- **Text section**:
It always amazes me to watch Corey process her thoughts. Her post last night is the perfect example. We have been working on identifying her anxieties as well as developing her communication skills. Part of our daily challenge is trying to assimilate the extent of Corey’s memory loss. Does she not remember a particular experience/subject or does she forget the words to describe what she knows but can not express?
The following summary of last night’s conversation, preceding her journal entry, will best explain what I mean.
M-would you like to write the carepage tonight?
C-what will I say?
M-what do you want to say?
C-I don’t know mom.
M-do you want to talk about your day?
C-(within an instant, she began screaming) I don’t remember my day!
M-why are you yelling at me?
C-because I’m mad! What’s wrong with me that I can’t remember?
M-You were in a car accident and your memory was erased. Although you don’t remember today, you are remembering more and more.
(I pointed to the bottle of Zero Water on the table) What’s that?
M-not a cup…
C-something you drink out of
M-exactly! You might not remember that this is called a bottle but you know what to do with it. That part of your memory has reconnected and someday you’ll remember it’s called a bottle.
Corey became upset again. I reached for the laptop and opened a blank document.
M-get it out ~ type it…and so she began.
Reaching into Corey’s emotions and thoughts is similar to peeling back an onion. Each time she communicates a negative feeling or frustration I respond with ‘why’ or ‘what does that feel like’? She doesn’t reject the prompts; in fact, she reaches deeper within her self to qualify what she’s trying to express. When she verbalizes a statement I tell her to type it. We reread each thought which generates more insight allowing the layers to unfold.
What we are discovering is a higher level of thinking and deeper emotional healing. We are also seeing an improvement in her temperament as she learns how to express herself. She’s finally capable of releasing what’s been pent up. I think we’ve found the key to Pandora’s Box.
We shared her journal entry with her speech therapist today. Kate was blown away at the depth, detail and insight Corey eloquently penned. She thanked Corey, “you’re writing has helped me to better understand how hard it is for you to live with memory loss”. Kate continued, “We can empathize with you but truly can’t understand what you feel each day”. “Your writing down how you feel helps all of us think of ways we can better help you get through your day so you feel safe and confident to try to remember new things”.

- **Information shown**:
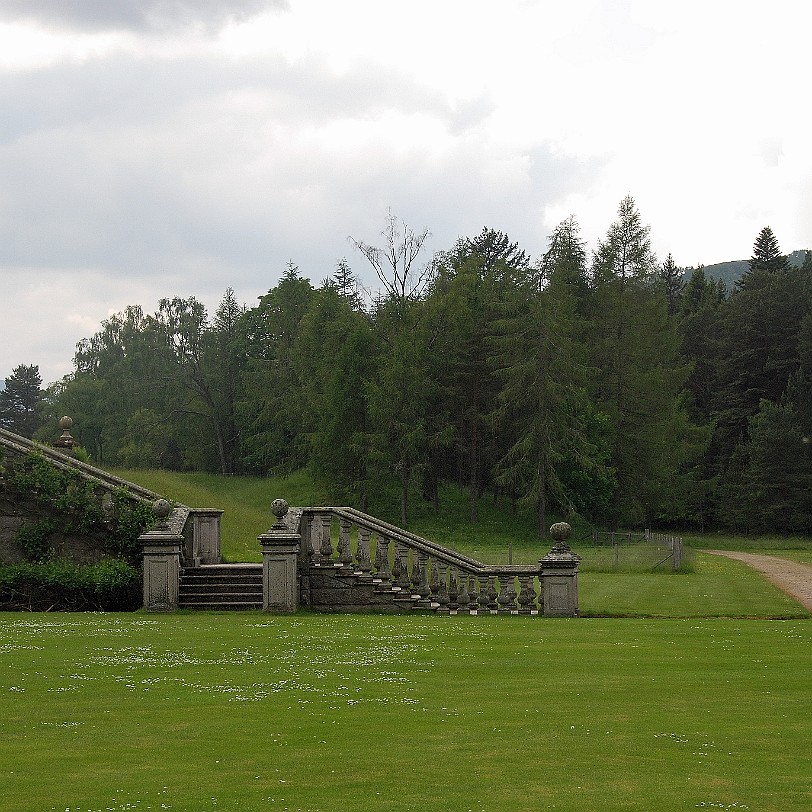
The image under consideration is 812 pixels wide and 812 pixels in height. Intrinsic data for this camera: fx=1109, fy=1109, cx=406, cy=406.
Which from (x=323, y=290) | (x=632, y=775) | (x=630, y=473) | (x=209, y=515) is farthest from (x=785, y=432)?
(x=632, y=775)

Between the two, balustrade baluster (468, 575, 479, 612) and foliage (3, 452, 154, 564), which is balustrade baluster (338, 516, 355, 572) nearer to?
balustrade baluster (468, 575, 479, 612)

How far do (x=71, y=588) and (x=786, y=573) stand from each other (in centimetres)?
2728

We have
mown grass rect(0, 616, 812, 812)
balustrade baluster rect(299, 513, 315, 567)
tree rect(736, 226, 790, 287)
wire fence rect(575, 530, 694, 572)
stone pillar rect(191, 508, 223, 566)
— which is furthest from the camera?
tree rect(736, 226, 790, 287)

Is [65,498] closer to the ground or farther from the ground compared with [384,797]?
farther from the ground

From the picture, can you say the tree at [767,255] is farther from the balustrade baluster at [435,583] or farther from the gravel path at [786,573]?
the balustrade baluster at [435,583]

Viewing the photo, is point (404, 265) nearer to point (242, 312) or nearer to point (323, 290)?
point (323, 290)

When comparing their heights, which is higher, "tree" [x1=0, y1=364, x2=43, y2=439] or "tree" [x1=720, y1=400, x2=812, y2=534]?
"tree" [x1=0, y1=364, x2=43, y2=439]

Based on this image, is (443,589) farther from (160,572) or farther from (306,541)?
(160,572)

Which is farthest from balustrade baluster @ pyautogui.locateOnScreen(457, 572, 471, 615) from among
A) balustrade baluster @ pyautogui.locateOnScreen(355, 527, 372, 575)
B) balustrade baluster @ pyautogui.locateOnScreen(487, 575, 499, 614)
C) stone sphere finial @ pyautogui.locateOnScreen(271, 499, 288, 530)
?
stone sphere finial @ pyautogui.locateOnScreen(271, 499, 288, 530)

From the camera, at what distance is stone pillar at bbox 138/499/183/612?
70.0 feet

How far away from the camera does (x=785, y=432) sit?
74.6 metres

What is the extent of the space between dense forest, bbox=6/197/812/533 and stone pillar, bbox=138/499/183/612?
136 feet

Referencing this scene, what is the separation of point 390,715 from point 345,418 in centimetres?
5576

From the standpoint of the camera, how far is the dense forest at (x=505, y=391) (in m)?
64.0
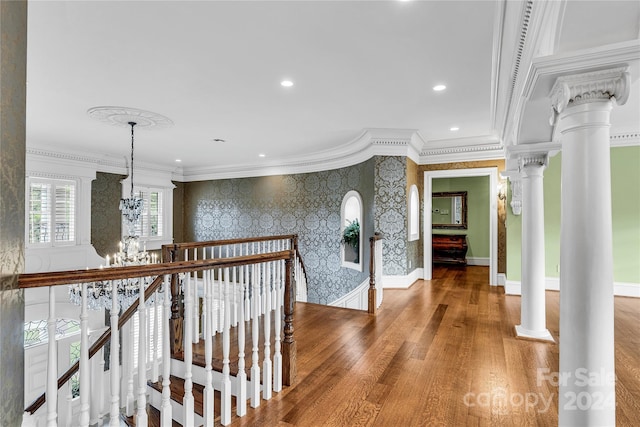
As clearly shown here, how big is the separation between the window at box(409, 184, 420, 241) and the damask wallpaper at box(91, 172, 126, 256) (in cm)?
643

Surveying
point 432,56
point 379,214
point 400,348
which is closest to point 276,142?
point 379,214

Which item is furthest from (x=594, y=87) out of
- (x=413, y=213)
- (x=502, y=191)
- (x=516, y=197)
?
(x=502, y=191)

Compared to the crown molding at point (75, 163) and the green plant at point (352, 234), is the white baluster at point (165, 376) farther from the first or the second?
the crown molding at point (75, 163)

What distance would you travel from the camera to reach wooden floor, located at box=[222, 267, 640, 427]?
2.12m

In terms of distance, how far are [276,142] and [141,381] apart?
4955 millimetres

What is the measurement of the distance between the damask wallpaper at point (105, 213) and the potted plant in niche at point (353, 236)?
5.20 m

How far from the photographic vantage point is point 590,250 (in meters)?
1.62

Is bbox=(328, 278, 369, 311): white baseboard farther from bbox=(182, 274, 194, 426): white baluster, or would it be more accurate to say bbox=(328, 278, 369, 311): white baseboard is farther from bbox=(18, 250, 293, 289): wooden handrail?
bbox=(182, 274, 194, 426): white baluster

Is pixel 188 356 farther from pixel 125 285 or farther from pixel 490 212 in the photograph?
pixel 490 212

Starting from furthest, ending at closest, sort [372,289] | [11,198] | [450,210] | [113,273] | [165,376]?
[450,210]
[372,289]
[165,376]
[113,273]
[11,198]

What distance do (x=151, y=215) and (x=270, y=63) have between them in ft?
22.1

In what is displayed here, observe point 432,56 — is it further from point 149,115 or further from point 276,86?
point 149,115

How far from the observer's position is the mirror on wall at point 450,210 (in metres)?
8.85

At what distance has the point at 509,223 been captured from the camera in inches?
215
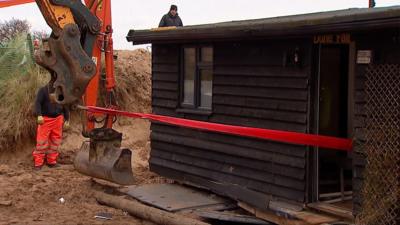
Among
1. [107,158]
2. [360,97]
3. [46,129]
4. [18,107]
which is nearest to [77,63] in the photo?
[107,158]

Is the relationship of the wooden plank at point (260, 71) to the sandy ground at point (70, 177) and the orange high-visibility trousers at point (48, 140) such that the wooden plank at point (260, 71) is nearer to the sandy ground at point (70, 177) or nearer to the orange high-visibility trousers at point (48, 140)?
the sandy ground at point (70, 177)

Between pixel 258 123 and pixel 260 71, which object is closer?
pixel 260 71

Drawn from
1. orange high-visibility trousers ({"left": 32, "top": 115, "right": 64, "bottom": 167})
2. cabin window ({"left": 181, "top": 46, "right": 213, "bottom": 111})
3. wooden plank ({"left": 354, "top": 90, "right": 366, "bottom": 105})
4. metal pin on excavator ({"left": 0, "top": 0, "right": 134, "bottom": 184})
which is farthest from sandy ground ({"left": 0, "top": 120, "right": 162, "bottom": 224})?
wooden plank ({"left": 354, "top": 90, "right": 366, "bottom": 105})

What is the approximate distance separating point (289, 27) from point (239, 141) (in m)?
2.28

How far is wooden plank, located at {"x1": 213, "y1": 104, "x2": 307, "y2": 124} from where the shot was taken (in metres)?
8.20

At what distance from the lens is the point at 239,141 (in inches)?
364

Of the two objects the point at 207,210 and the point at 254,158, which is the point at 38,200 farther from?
the point at 254,158

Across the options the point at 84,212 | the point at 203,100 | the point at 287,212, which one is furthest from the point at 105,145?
the point at 287,212

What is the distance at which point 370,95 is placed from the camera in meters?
6.97

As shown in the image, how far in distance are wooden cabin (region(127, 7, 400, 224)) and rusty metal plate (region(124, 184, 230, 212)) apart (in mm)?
184

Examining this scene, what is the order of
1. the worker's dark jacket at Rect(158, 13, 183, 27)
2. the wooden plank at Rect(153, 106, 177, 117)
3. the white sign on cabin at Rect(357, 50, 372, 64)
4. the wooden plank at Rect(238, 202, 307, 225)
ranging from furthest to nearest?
the worker's dark jacket at Rect(158, 13, 183, 27) < the wooden plank at Rect(153, 106, 177, 117) < the wooden plank at Rect(238, 202, 307, 225) < the white sign on cabin at Rect(357, 50, 372, 64)

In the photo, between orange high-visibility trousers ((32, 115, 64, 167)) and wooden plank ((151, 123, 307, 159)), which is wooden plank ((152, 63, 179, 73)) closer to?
wooden plank ((151, 123, 307, 159))

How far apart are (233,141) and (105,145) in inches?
86.0

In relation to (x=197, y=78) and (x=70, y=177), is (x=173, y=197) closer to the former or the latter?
(x=197, y=78)
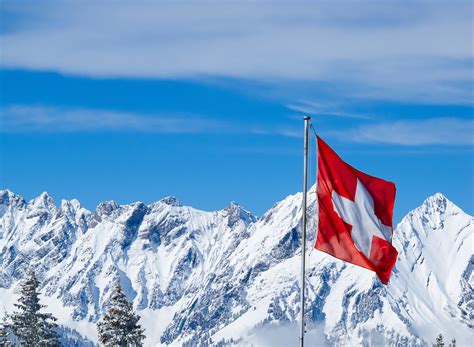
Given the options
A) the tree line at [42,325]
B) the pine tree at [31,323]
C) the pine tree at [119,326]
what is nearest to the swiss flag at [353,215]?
the pine tree at [119,326]

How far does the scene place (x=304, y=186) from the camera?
109 feet

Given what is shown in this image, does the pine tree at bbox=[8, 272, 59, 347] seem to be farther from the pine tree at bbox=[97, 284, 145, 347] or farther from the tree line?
the pine tree at bbox=[97, 284, 145, 347]

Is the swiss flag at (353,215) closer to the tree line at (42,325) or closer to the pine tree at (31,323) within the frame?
the tree line at (42,325)

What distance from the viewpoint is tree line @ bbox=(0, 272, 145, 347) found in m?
52.0

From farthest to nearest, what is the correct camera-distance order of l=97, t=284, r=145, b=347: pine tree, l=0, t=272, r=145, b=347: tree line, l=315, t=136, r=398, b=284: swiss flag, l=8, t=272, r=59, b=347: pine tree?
l=8, t=272, r=59, b=347: pine tree, l=0, t=272, r=145, b=347: tree line, l=97, t=284, r=145, b=347: pine tree, l=315, t=136, r=398, b=284: swiss flag

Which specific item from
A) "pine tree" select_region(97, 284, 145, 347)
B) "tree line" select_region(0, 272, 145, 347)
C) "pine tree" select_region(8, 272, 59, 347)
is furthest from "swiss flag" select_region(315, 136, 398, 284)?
"pine tree" select_region(8, 272, 59, 347)

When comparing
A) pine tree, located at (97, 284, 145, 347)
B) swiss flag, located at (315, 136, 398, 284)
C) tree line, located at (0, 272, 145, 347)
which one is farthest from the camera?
tree line, located at (0, 272, 145, 347)

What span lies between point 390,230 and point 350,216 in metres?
1.93

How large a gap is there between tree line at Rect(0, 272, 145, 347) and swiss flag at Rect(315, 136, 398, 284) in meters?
20.0

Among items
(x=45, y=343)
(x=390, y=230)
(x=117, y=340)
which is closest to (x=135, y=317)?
(x=117, y=340)

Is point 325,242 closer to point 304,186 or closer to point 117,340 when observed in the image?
point 304,186

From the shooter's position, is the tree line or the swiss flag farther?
the tree line

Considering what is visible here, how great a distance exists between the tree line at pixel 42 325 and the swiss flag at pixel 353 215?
19974 mm

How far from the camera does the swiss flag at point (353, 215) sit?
110 feet
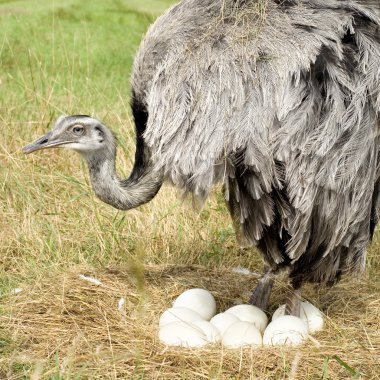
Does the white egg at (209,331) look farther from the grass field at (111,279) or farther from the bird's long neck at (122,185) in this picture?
the bird's long neck at (122,185)

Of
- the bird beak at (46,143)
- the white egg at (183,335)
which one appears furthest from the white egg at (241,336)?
the bird beak at (46,143)

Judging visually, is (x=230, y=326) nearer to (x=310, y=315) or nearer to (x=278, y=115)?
(x=310, y=315)

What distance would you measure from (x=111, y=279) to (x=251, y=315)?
2.95 ft

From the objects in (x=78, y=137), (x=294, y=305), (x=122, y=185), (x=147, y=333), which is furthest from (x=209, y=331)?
(x=78, y=137)

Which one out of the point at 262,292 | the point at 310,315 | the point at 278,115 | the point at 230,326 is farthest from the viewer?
the point at 262,292

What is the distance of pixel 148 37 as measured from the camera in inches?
180

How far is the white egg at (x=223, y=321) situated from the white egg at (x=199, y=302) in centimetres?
13

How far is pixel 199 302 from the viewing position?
4762 millimetres

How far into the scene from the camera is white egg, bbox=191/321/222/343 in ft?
14.4

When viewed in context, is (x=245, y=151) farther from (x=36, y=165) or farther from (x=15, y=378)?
(x=36, y=165)

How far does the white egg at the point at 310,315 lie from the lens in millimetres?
4711

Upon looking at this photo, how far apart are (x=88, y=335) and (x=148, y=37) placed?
145cm

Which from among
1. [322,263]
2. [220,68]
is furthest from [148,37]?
[322,263]

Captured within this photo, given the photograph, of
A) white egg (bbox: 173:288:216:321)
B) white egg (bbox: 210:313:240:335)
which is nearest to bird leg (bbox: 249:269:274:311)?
white egg (bbox: 173:288:216:321)
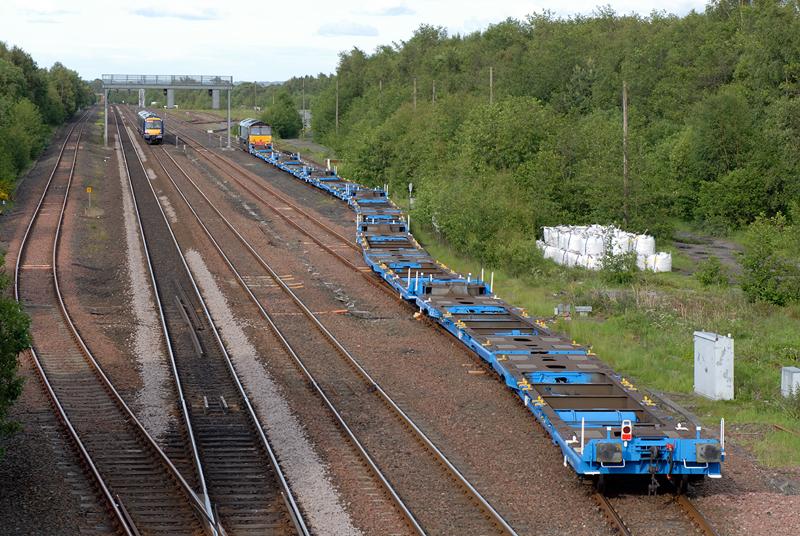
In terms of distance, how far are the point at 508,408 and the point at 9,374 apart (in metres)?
7.41

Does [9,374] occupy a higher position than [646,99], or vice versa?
[646,99]

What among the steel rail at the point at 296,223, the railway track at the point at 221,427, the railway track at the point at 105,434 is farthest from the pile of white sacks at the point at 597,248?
the railway track at the point at 105,434

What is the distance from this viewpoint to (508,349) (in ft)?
57.3

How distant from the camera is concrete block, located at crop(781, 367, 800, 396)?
1645cm

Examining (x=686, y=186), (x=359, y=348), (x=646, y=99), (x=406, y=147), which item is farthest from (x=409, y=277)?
(x=646, y=99)

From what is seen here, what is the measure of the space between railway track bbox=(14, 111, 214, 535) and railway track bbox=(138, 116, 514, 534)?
2.55 meters

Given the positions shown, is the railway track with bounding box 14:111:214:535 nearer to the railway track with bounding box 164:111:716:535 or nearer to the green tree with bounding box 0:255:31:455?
the green tree with bounding box 0:255:31:455

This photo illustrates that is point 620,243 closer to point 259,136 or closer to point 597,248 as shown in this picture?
point 597,248

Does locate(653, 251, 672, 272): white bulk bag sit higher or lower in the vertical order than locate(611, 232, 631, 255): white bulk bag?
lower

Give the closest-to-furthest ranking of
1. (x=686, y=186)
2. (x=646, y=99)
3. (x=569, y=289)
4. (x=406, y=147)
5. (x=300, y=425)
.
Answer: (x=300, y=425)
(x=569, y=289)
(x=686, y=186)
(x=406, y=147)
(x=646, y=99)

- **Using the information**:
[1] In the post about Corey, with whom was her journal entry shared today?
[2] Reproduce the post about Corey word for word, beginning at "M-do you want" and ending after "so she began.".
The listing is separate material from the post about Corey.

- **Results of the tasks**:
[1] Her speech therapist, Kate.

[2]
M-do you want to talk about your day?
C-(within an instant, she began screaming) I don’t remember my day!
M-why are you yelling at me?
C-because I’m mad! What’s wrong with me that I can’t remember?
M-You were in a car accident and your memory was erased. Although you don’t remember today, you are remembering more and more.
(I pointed to the bottle of Zero Water on the table) What’s that?
M-not a cup…
C-something you drink out of
M-exactly! You might not remember that this is called a bottle but you know what to do with it. That part of your memory has reconnected and someday you’ll remember it’s called a bottle.
Corey became upset again. I reached for the laptop and opened a blank document.
M-get it out ~ type it…and so she began.